On Wednesday, February 15, 2023 at 3:58:00 AM UTC+1 [email protected] wrote:

> I think a json version of the web pages would make a lot more sense than a 
> plain text version, if the intent is to support machine consumption by 
> tools that can't parse metamath already. There are even uses for that in 
> the web pages themselves, since an interactive version of the web pages 
> would like to have the underlying data in a more easily processed form so 
> that it can do things with it. In fact, we could even eliminate the 
> mpeuni/mpegif pages entirely and replace them with a on-the-spot client 
> side renderer which uses the json file as input along with some global 
> formatting data (i.e. a json version of the $t comment), which would 
> significantly decrease the space cost of the web site without changing the 
> user experience at all.
>
> On Tue, Feb 14, 2023 at 9:32 PM Cris Perdue <[email protected]> wrote:
>
>> David,
>>
>> I take this idea as an approach to making metamath proofs more digestible 
>> by machines, and I love it for that.
>>
>> It might be worth mentioning that it is easier than it might appear to 
>> extract the text from a web page as in the Metamath site. In fact a tiny 
>> experiment on my part came out nicer than I hoped.  Opening up the Chrome 
>> debugging console on the page for pm5.74, I did:
>>
>> > console.log(document.body)
>>
>> and got:
>>
>> Metamath Proof Explorer < Previous   Next >
>> Nearby theorems
>> Mirrors  >  Home  >  MPE Home  >  Th. List  >  pm5.74 Structured 
>> version   Visualization version   GIF version
>> Theorem pm5.74 262
>> Description: Distribution of implication over biconditional. Theorem 
>> *5.74 of [WhiteheadRussell] p. 126. (Contributed by NM, 1-Aug-1994.) (Proof 
>> shortened by Wolf Lammen, 11-Apr-2013.)
>> Assertion
>> Ref Expression
>> pm5.74 ⊢ ((𝜑 → (𝜓 ↔ 𝜒)) ↔ ((𝜑 → 𝜓) ↔ (𝜑 → 𝜒)))

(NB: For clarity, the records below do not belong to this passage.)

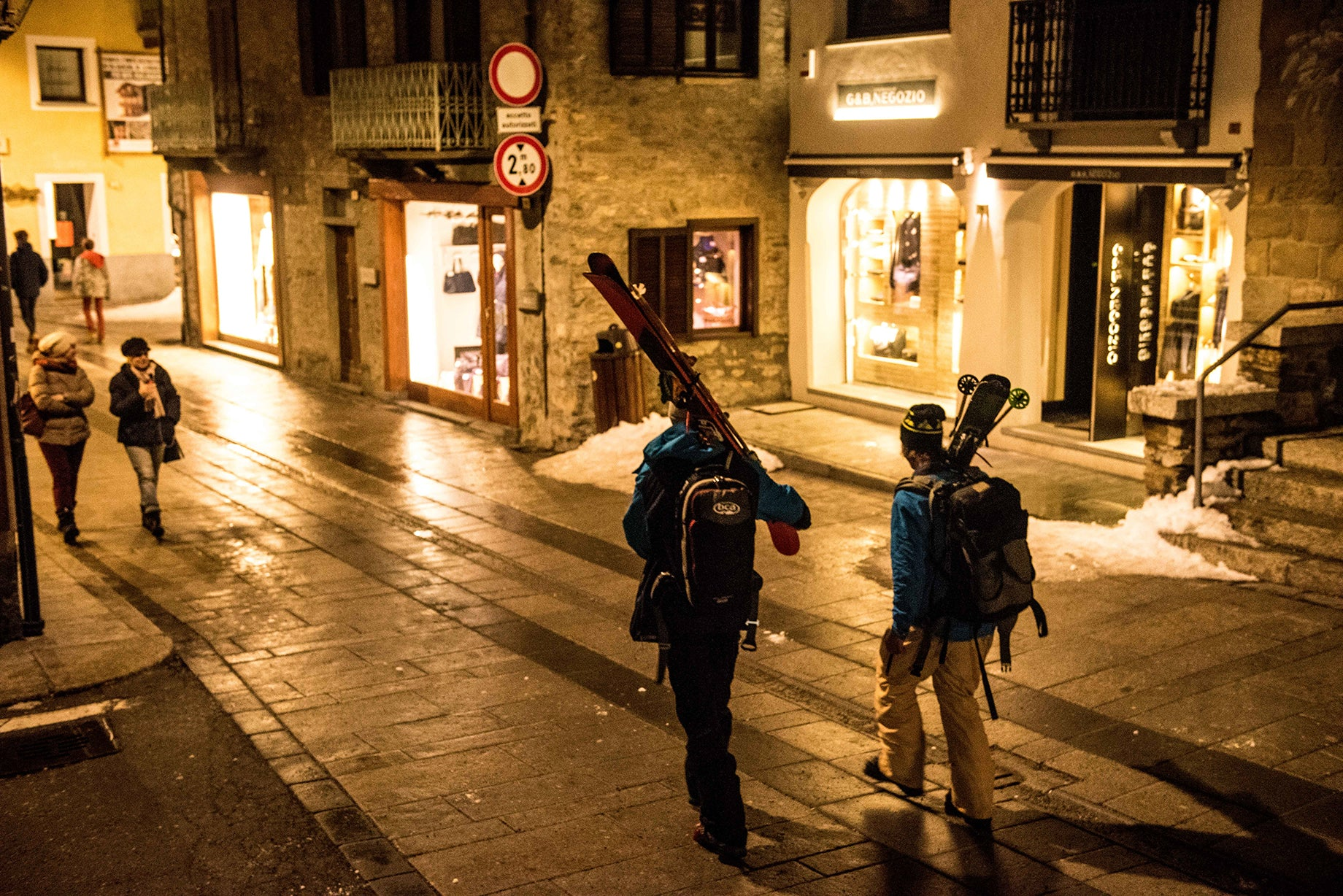 Skiers walking through town at night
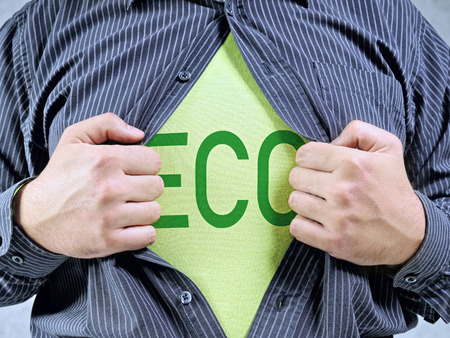 A man wearing shirt showing green ECO word imprinted on T-shirt underneath Stock Photo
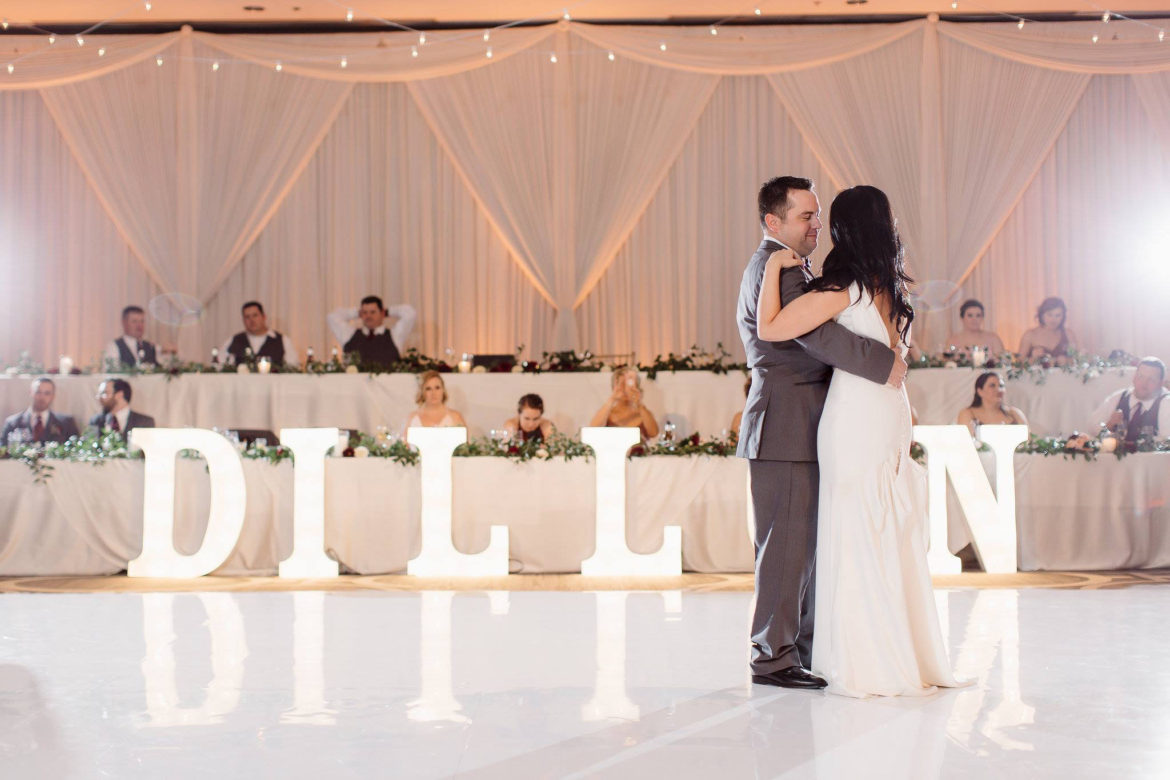 Elegant_Event_Lighting_Chicago_Hilton_Oak_Brook_Wedding_Marquee_Letters_Backdrop_Ivory_Draping_Amber-Uplighting_First_Dance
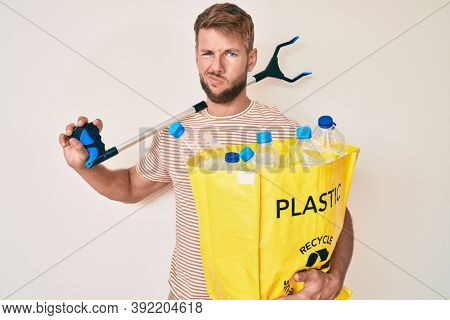 Young caucasian man holding recycling bag with plastic bottles and waste picker clueless and confused expression. doubt concept.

>> Proof of Theorem pm5.74
>> Step Hyp Ref Expression
>> 1   biimp 207 . . . 4 ⊢ ((𝜓 ↔ 𝜒) → (𝜓 → 𝜒))
>> 2 1 imim3i 64 . . 3 ⊢ ((𝜑 → (𝜓 ↔ 𝜒)) → ((𝜑 → 𝜓) → (𝜑 → 𝜒)))
>> 3   biimpr 212 . . . 4 ⊢ ((𝜓 ↔ 𝜒) → (𝜒 → 𝜓))
>> 4 3 imim3i 64 . . 3 ⊢ ((𝜑 → (𝜓 ↔ 𝜒)) → ((𝜑 → 𝜒) → (𝜑 → 𝜓)))
>> 5 2, 4 impbid 204 . 2 ⊢ ((𝜑 → (𝜓 ↔ 𝜒)) → ((𝜑 → 𝜓) ↔ (𝜑 → 𝜒)))
>> 6   biimp 207 . . . 4 ⊢ (((𝜑 → 𝜓) ↔ (𝜑 → 𝜒)) → ((𝜑 → 𝜓) → (𝜑 → 
>> 𝜒)))
>> 7 6 pm2.86d 108 . . 3 ⊢ (((𝜑 → 𝜓) ↔ (𝜑 → 𝜒)) → (𝜑 → (𝜓 → 𝜒)))
>> 8   biimpr 212 . . . 4 ⊢ (((𝜑 → 𝜓) ↔ (𝜑 → 𝜒)) → ((𝜑 → 𝜒) → (𝜑 → 
>> 𝜓)))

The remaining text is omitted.